RETIREMENT village operators have welcomed Consumer Protection’s investigation of complaints across the industry.
The Senior’s Housing Advisory Centre received more than 500 inquiries relating to retirement villages last financial year.
Acting Consumer Protection commissioner David Hillyard said a special unit featuring senior investigators and lawyers was planning a series of “specific investigations” to ensure retirees were not being ripped off by complex contracts or hidden fees and charges.
“We recognise some of the public disquiet that has arisen about certain aspects of the industry so this special investigation unit will examine various contracts being offered by retirement village operators to see if any of those agreements breach the ‘unfair contract terms’ provisions of the Australian Consumer Law,” he said.

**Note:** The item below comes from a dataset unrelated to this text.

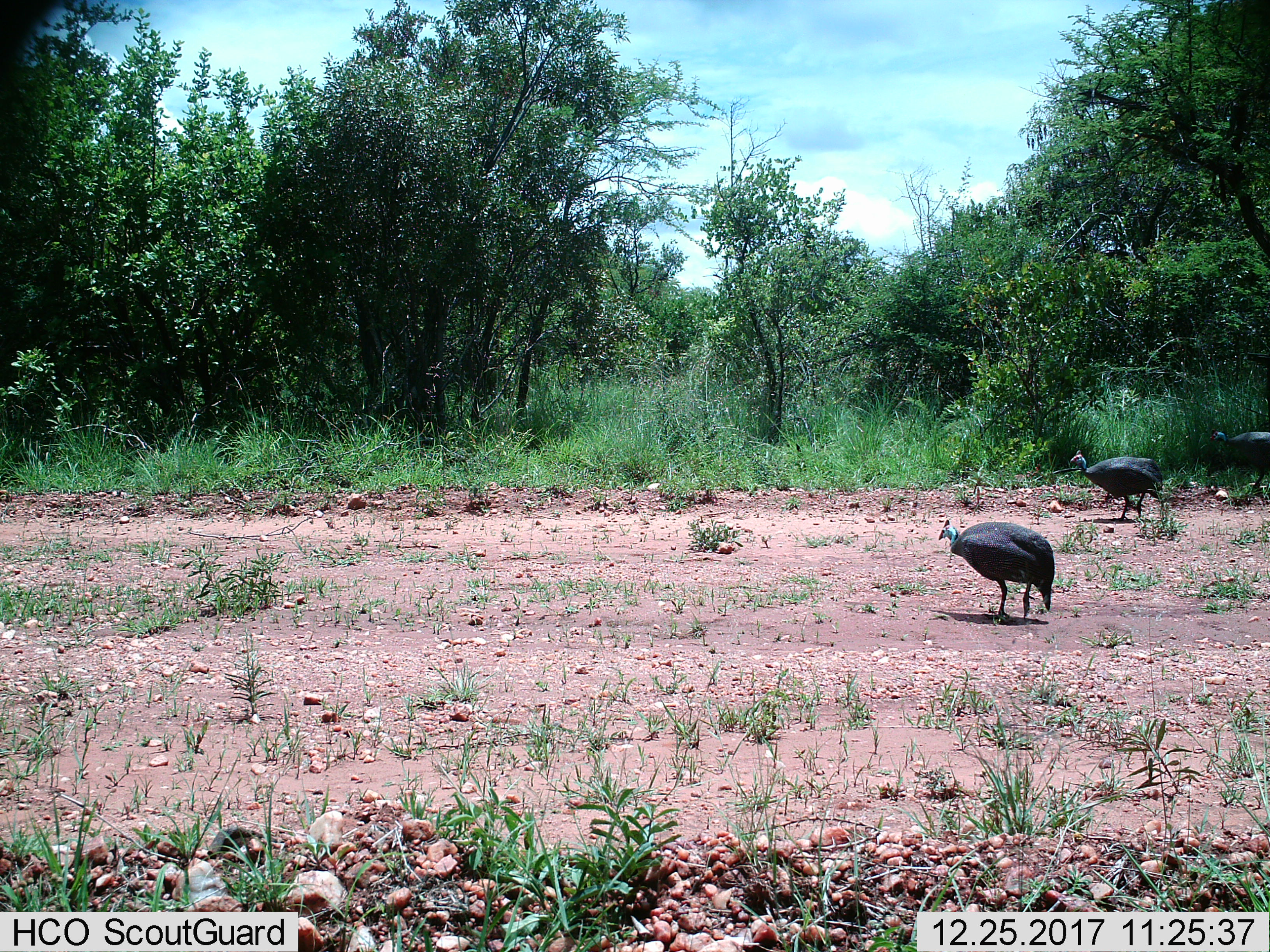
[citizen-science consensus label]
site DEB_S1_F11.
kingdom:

“These provisions relate to standard form contracts which may put retirees at a financial disadvantage and apply where there is a significant imbalance between the rights and obligations of the consumer and those of the operator.”

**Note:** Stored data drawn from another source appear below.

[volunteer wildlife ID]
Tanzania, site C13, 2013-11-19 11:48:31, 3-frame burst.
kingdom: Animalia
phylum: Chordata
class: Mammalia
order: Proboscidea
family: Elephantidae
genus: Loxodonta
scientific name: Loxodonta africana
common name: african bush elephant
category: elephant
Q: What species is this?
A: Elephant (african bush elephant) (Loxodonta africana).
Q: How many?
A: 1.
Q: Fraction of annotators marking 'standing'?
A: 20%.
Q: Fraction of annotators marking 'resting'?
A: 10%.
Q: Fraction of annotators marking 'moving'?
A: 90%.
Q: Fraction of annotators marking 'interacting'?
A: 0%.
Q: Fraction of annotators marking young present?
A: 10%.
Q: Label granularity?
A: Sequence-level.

Bethanie runs 13 retirement villages in Perth and WA’s South West, including Riversea Mosman Park.
Chief executive Chris How said he had no issue potentially coming under the spotlight, with Bethanie reviewing and amending contracts earlier this year to ensure they were simple and transparent.

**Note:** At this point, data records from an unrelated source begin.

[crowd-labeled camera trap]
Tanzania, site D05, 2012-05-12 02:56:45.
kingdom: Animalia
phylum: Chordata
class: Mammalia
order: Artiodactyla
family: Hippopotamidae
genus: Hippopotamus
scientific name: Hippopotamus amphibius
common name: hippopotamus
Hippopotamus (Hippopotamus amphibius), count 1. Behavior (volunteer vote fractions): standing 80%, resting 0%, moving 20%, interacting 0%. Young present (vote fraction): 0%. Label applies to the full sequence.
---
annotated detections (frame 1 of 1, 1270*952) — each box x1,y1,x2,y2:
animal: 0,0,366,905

“As more and more operators come into the sector it is integral for the industry and its reputation that they are compliant with requirements of the Retirement Villages Act,” he said
Amana Living has 15 villages across Perth and rural areas, with Mosman Park’s Dorothy Genders and Riley House in Shenton Park among them.
General manager for home care and housing, Jenny Williams, said the retirement living sector was already well regulated, but more attention would not hurt.